Work instructions: Print the first line of the material below and each line after it, exactly as written, ending with the line that contains "family: Sciuridae".

>>>>

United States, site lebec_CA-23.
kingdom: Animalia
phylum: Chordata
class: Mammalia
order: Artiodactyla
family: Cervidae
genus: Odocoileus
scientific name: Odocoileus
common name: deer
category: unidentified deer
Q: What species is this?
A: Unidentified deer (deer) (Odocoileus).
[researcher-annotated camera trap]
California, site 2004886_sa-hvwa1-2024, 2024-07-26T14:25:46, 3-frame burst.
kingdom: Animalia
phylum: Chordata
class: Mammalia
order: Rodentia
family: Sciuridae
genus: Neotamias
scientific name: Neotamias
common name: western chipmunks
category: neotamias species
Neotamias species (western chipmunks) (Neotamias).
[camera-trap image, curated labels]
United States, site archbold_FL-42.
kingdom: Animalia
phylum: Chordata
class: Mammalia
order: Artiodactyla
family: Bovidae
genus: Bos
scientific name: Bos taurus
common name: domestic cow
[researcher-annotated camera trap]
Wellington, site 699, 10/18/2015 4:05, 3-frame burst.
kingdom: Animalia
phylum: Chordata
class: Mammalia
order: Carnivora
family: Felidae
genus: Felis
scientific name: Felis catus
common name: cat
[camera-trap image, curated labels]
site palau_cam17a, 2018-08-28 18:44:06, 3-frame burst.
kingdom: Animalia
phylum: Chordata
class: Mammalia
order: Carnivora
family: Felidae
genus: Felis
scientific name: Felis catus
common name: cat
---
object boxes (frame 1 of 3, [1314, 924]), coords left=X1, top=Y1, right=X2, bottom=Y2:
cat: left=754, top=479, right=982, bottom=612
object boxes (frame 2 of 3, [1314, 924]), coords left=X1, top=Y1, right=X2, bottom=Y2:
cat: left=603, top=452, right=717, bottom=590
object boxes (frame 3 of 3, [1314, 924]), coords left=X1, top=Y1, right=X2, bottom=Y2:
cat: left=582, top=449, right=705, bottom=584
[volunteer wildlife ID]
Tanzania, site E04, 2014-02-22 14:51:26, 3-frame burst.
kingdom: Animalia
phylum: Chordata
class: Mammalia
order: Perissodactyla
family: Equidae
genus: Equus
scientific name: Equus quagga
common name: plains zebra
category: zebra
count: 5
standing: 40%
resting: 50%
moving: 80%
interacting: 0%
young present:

<<<<

Expected answer:
United States, site lebec_CA-23.
kingdom: Animalia
phylum: Chordata
class: Mammalia
order: Artiodactyla
family: Cervidae
genus: Odocoileus
scientific name: Odocoileus
common name: deer
category: unidentified deer
Q: What species is this?
A: Unidentified deer (deer) (Odocoileus).
[researcher-annotated camera trap]
California, site 2004886_sa-hvwa1-2024, 2024-07-26T14:25:46, 3-frame burst.
kingdom: Animalia
phylum: Chordata
class: Mammalia
order: Rodentia
family: Sciuridae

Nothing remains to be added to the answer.